| Exercise prompt |
As you write out the lines from the one containing "李 대통령, '尹 거부권 행사' 방송법·양곡법·농안법 모두 국무회의 의결" through the last line of the records, keep them exact and leave out pictures.

Captioned web images

________________

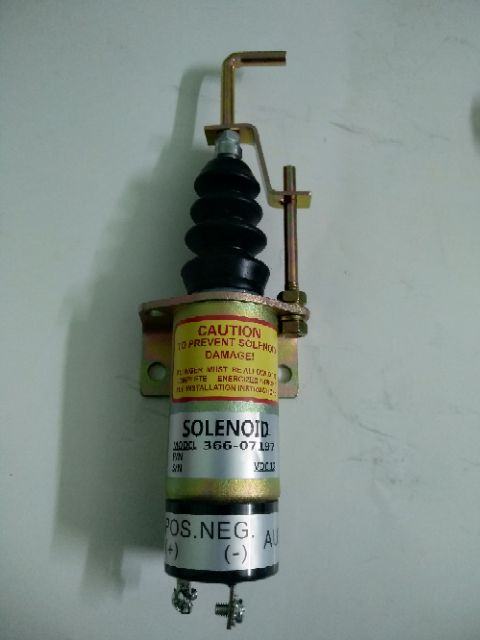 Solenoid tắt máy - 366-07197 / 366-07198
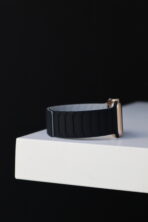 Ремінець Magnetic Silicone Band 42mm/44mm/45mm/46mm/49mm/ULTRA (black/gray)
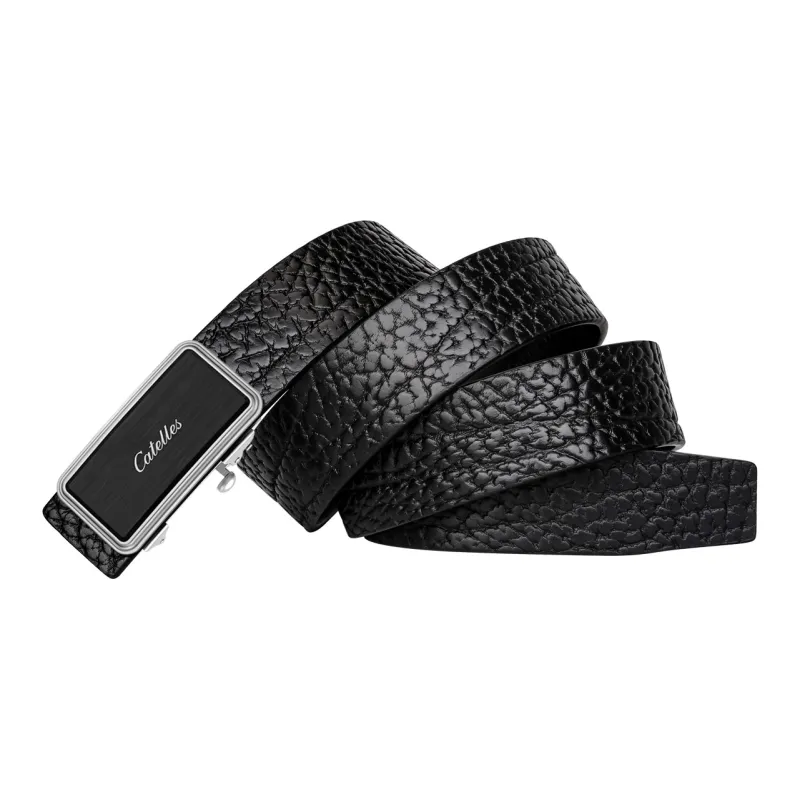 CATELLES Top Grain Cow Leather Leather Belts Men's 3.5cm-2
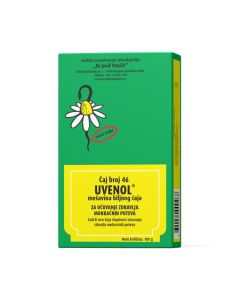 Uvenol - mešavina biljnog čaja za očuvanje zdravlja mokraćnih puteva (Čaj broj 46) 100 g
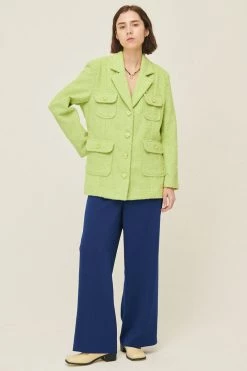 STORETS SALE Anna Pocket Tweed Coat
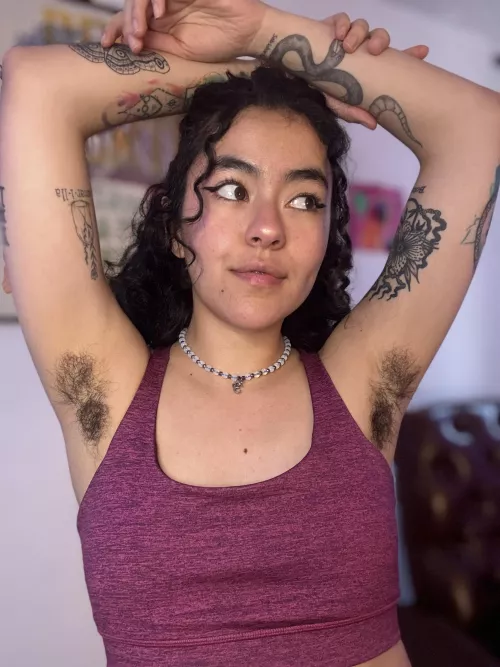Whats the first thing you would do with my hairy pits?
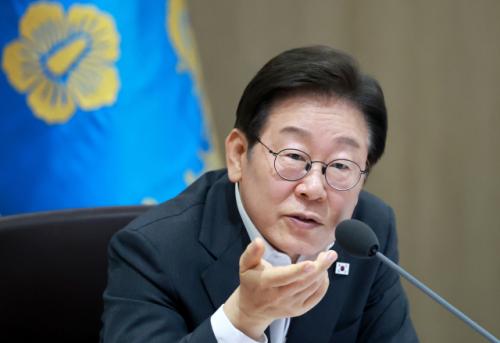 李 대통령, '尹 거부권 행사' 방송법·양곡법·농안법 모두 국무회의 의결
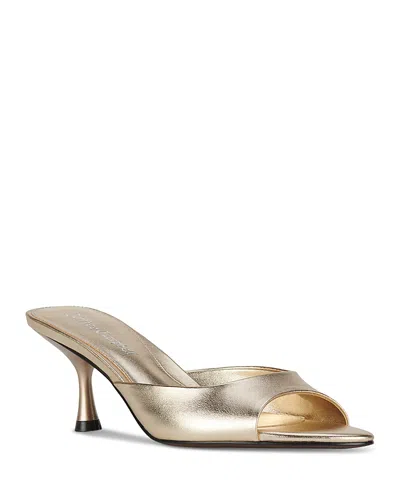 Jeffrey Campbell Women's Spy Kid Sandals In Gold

________________

| Task answer |
 李 대통령, '尹 거부권 행사' 방송법·양곡법·농안법 모두 국무회의 의결
 Jeffrey Campbell Women's Spy Kid Sandals In Gold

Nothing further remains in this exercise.